Text passage -
WASHINGTON — The public is invited to add their names to an original poem dedicated to NASA’s Europa Clipper mission before the spacecraft begins its journey to Jupiter’s moon Europa in October 2024.
The Planetary Missions Program Office at NASA’s Marshall Space Flight Center executes program management of the Europa Clipper mission.
The poem and the names will be like a “Message in a Bottle,” traveling millions of miles as the mission investigates whether the ocean beneath Europa’s icy crust could support life.
“‘Message in a Bottle’ is the perfect convergence of science, art, and technology, and we are excited to share with the world the opportunity to be a part of Europa Clipper’s journey,” said Nicola Fox, associate administrator for NASA’s Science Mission Directorate in Washington. “I just love the thought that our names will be traveling across our solar system aboard the radiation-tolerant spacecraft that seeks to unlock the secrets of Jupiter’s frozen moon.”
The “Message in a Bottle” campaign offers the opportunity to have their name stenciled onto a microchip bearing U.S. Poet Laureate Ada Limón’s “In Praise of Mystery: A Poem for Europa.” The chip will ride aboard NASA’s Europa Clipper.
Names must be received before 11:59 p.m. EST, Dec. 31. Click here to sign, read the poem, and hear Limón recite the poem in an animated video.
Participants can create and download a customizable souvenir – an illustration of your name on a message in a bottle against a rendering of Europa and Jupiter. Participants are encouraged to share on social media using the hashtag #SendYourName.

Complete the following -
• A. Repeat a stretch of the Europa Clipper announcement word for word. Begin at the words "Participants can create" and stop after "the hashtag #SendYourName.".
• B. According to the Europa Clipper announcement, who wrote the poem that will be carried on the microchip?
• C. Go on with the Europa Clipper announcement from its last sentence, adding a few sentences in the same style.

Dataset excerpt -
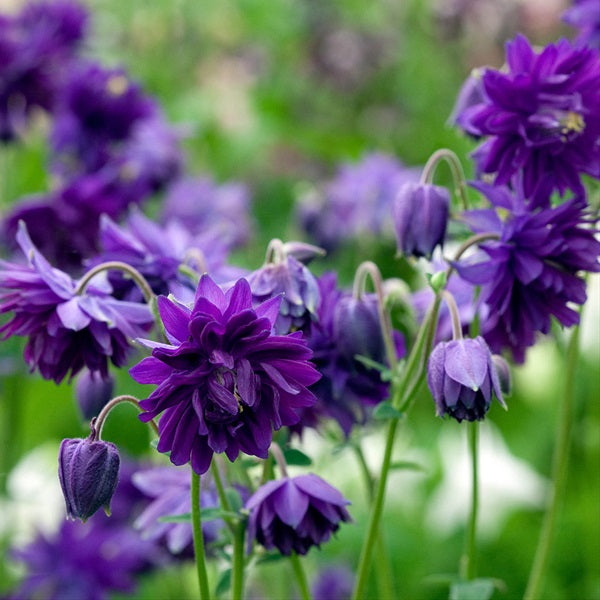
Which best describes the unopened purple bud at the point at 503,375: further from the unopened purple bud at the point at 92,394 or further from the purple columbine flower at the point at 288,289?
the unopened purple bud at the point at 92,394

Results in order -
• A.
Participants can create and download a customizable souvenir – an illustration of your name on a message in a bottle against a rendering of Europa and Jupiter. Participants are encouraged to share on social media using the hashtag #SendYourName.

• B. U.S. Poet Laureate Ada Limón wrote it.

• C.
The “Message in a Bottle” campaign is similar to other NASA projects that have enabled people to send their names to ride along with Artemis I and several Mars spacecraft. It draws from the agency’s long tradition of shipping inspirational messages on spacecraft that have explored our solar system and beyond.
In the vein of NASA’s Voyagers’ Golden Record, which sent a time capsule of sounds and images to communicate the diversity of life and culture on Earth, the program aims to spark the imagination of people around the world.
“Inspiration is what fueled the people who developed this flagship mission and who hand-crafted the largest spacecraft NASA has sent to explore the solar system,” said Laurie Leshin, director of NASA’s Jet Propulsion Laboratory in Southern California. “It’s what drives humanity to ask the big questions that this mission will contribute to, which leads the development of Europa Clipper.
“Inspiration is riding along with every single name that will be making the journey to Europa.”
Europa Clipper currently is being assembled, on camera, at JPL.
Set to launch from Cape Canaveral, the spacecraft will travel 1.8 billion miles to reach the Jupiter system, where it will arrive in 2030.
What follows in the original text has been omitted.